Recently, the girls and I were craving cake. With the lock down going on, it had to be homemade. In the past, I haven't been very good at making cake. It usually turns out to dense for my liking. But this was a time as good as any to practice, and after a few attempts I got it right. Fluffy, tasty, and made with whole wheat flour.
Chocolate cakes are our favorite, but we were out of cocoa powder and had to make do with whatever was available. So, I decided to try out a coffee flavor cake.
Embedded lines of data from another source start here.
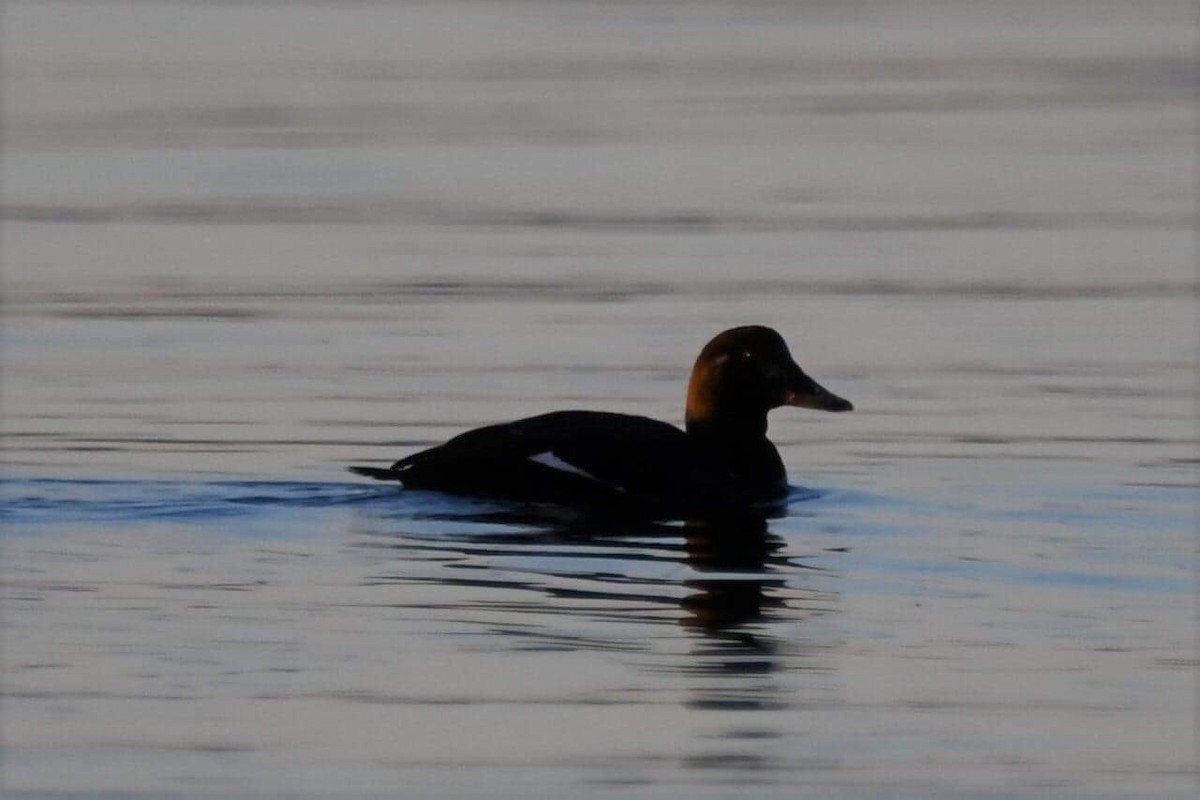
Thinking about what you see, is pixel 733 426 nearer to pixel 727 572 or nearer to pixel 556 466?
pixel 556 466

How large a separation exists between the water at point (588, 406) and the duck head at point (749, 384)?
301 mm

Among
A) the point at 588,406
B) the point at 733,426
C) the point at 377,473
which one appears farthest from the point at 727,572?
the point at 588,406

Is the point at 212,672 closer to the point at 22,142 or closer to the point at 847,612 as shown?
the point at 847,612

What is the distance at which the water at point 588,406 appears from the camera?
25.6 feet

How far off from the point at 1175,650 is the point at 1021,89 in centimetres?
1808

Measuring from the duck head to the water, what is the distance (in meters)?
0.30

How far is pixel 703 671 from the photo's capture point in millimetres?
8414

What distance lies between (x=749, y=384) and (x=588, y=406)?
1.58 meters

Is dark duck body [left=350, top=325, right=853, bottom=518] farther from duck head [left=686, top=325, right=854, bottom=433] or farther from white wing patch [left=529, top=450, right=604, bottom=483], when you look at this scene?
duck head [left=686, top=325, right=854, bottom=433]

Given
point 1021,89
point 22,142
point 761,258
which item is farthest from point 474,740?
point 1021,89

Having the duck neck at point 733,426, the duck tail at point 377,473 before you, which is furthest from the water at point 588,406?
the duck neck at point 733,426

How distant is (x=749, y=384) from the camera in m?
12.1

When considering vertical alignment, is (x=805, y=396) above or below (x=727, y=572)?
above

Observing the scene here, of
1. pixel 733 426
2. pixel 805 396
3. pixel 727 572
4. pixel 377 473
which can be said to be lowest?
pixel 727 572
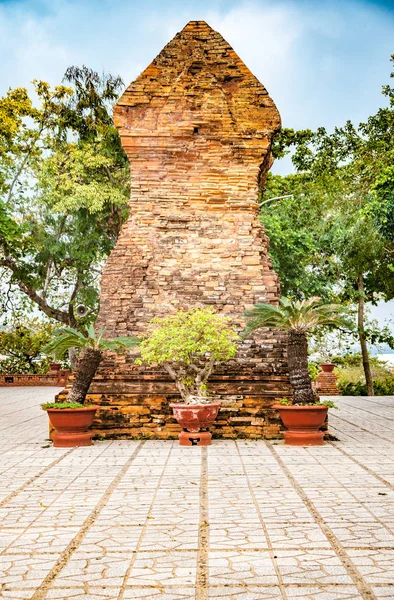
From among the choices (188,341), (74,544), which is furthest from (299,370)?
(74,544)

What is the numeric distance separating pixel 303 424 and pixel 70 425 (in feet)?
9.97

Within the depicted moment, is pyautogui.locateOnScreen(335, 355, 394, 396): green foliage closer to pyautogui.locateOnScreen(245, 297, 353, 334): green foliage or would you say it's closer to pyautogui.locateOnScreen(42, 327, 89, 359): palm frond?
Result: pyautogui.locateOnScreen(245, 297, 353, 334): green foliage

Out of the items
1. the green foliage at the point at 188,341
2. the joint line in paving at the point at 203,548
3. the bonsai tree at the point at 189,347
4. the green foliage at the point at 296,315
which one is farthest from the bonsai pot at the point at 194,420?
the joint line in paving at the point at 203,548

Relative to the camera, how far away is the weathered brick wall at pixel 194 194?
34.3 feet

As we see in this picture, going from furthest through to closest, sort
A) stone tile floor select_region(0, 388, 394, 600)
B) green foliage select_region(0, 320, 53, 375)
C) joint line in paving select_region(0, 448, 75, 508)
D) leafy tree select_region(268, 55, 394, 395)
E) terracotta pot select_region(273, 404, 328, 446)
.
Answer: green foliage select_region(0, 320, 53, 375)
leafy tree select_region(268, 55, 394, 395)
terracotta pot select_region(273, 404, 328, 446)
joint line in paving select_region(0, 448, 75, 508)
stone tile floor select_region(0, 388, 394, 600)

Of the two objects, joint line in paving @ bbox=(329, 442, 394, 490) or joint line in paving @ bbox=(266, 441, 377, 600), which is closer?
joint line in paving @ bbox=(266, 441, 377, 600)

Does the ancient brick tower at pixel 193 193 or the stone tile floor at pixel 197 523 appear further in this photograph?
the ancient brick tower at pixel 193 193

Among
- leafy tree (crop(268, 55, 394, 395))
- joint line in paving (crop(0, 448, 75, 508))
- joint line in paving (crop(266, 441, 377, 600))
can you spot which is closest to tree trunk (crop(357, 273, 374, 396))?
leafy tree (crop(268, 55, 394, 395))

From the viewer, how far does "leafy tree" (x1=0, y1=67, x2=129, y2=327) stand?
62.6 ft

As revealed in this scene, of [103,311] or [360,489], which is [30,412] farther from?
[360,489]

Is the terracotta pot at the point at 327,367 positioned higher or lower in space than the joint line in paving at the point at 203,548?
higher

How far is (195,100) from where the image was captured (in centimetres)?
1109

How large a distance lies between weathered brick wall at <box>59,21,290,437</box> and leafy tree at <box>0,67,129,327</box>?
24.5ft

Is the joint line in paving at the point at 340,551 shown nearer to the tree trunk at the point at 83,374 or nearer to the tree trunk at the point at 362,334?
the tree trunk at the point at 83,374
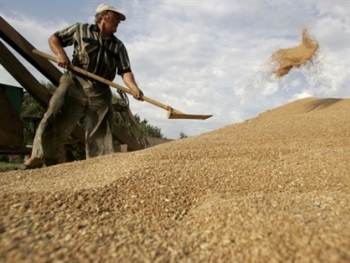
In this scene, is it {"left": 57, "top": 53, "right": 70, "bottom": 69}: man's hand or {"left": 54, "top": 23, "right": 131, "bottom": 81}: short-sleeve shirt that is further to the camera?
{"left": 54, "top": 23, "right": 131, "bottom": 81}: short-sleeve shirt

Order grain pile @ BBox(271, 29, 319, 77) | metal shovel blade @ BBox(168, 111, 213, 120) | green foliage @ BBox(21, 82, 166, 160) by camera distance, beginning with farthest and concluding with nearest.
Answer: grain pile @ BBox(271, 29, 319, 77)
green foliage @ BBox(21, 82, 166, 160)
metal shovel blade @ BBox(168, 111, 213, 120)

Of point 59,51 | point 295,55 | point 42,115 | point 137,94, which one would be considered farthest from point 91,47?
point 42,115

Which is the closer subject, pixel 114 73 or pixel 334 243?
pixel 334 243

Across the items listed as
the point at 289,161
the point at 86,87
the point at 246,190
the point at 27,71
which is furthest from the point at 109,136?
the point at 246,190

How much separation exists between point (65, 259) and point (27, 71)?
3471 millimetres

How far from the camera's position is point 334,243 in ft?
3.27

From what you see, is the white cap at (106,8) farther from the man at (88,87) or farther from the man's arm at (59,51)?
the man's arm at (59,51)

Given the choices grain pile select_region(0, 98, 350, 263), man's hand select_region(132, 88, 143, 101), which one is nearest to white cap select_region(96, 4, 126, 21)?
man's hand select_region(132, 88, 143, 101)

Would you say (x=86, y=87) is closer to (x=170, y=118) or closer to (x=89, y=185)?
(x=170, y=118)

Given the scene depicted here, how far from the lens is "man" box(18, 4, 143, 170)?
324 cm

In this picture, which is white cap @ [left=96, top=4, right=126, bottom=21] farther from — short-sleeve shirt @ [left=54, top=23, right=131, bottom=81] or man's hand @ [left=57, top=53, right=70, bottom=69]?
man's hand @ [left=57, top=53, right=70, bottom=69]

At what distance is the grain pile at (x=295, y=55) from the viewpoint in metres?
6.46

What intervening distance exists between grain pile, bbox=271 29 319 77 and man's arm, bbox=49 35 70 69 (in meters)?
4.42

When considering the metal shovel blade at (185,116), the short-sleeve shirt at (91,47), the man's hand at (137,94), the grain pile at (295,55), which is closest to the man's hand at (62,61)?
the short-sleeve shirt at (91,47)
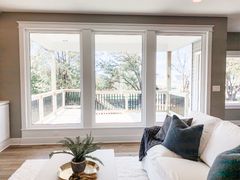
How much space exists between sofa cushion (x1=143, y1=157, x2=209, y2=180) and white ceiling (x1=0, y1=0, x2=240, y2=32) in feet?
9.01

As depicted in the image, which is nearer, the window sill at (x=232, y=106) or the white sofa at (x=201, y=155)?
the white sofa at (x=201, y=155)

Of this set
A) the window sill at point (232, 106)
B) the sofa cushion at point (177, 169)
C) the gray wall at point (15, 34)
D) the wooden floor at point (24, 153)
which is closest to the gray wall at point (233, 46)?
the window sill at point (232, 106)

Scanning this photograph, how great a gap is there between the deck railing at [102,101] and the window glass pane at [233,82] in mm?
2335

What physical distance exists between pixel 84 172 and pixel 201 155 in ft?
4.33

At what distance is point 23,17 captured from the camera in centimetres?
434

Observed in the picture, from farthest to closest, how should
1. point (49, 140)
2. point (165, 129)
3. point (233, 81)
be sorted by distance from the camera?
point (233, 81)
point (49, 140)
point (165, 129)

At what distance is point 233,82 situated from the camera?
20.8ft

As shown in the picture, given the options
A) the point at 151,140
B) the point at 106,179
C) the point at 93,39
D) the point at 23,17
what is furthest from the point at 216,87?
the point at 23,17

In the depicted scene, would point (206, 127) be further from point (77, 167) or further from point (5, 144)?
point (5, 144)

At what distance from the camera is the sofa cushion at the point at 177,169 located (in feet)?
6.36

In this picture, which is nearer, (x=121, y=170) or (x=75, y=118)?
(x=121, y=170)

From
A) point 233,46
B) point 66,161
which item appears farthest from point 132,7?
point 233,46

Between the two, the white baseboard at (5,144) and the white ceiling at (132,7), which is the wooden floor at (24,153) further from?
the white ceiling at (132,7)

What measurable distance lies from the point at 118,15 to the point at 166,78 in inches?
70.2
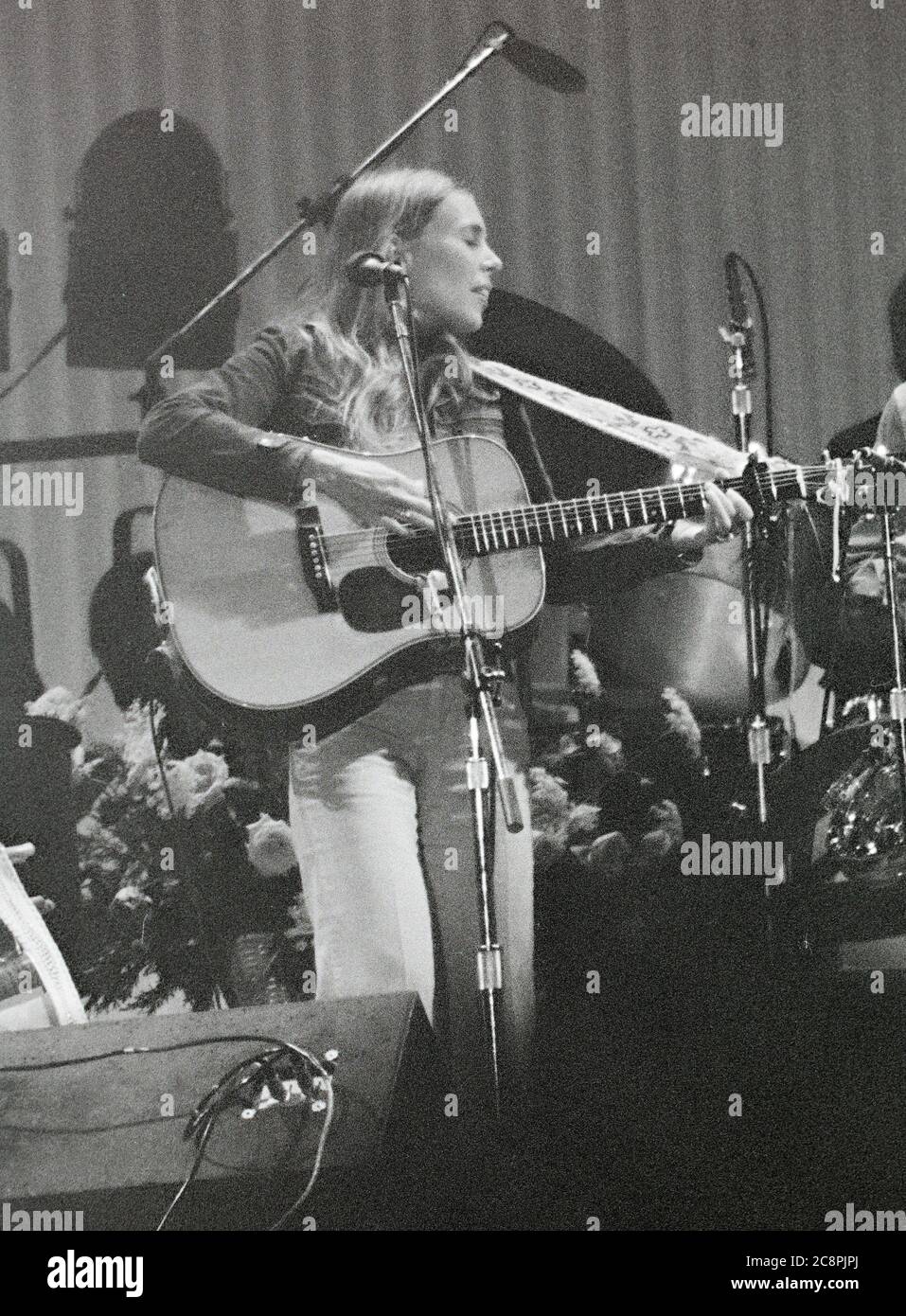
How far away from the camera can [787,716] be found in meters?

Here is the recipe.
2 heaped tablespoons whole wheat flour
1 teaspoon baking powder
1 teaspoon instant coffee
1 heaped tablespoon castor sugar + 2 teaspoons castor sugar + a pinch of castor sugar
1 teaspoon vanilla
Some (1 to 2 tablespoons) Amul fresh cream at room temperature (for batter), and some more for topping
2 to 4 table spoons of milk
Add the flour, baking powder and 1 heaped tablespoon of castor sugar to a large coffee mug and mix the dry ingredients. In a separate cup mix the coffee and 2 teaspoons of castor sugar with a little bit of boiling water. Stir till they dissolve and allow the mixture to cool a little. Add cream and stir some more.
Add the eggs and vanilla to the dry mixture. Pour in the coffee cream mixture. Whisk with a fork. Add some milk till the mixture in a just a little runny so it can easily be poured out of the cup. This is important. If the batter is too thick, you won't get a fluffy cake.
Take a small 4 inch baking dish and coat it with a little butter and flour. Pour the cake batter and put it in to an oven pre-heated to 350F. Bake for 25 to 30 minutes. You know it's done when poke it with a toothpick and it comes out clean.
The cake is bittersweet. When it cools you can turn it upside down, pour some fresh cream, drizzle some castor sugar on top of the cream and enjoy!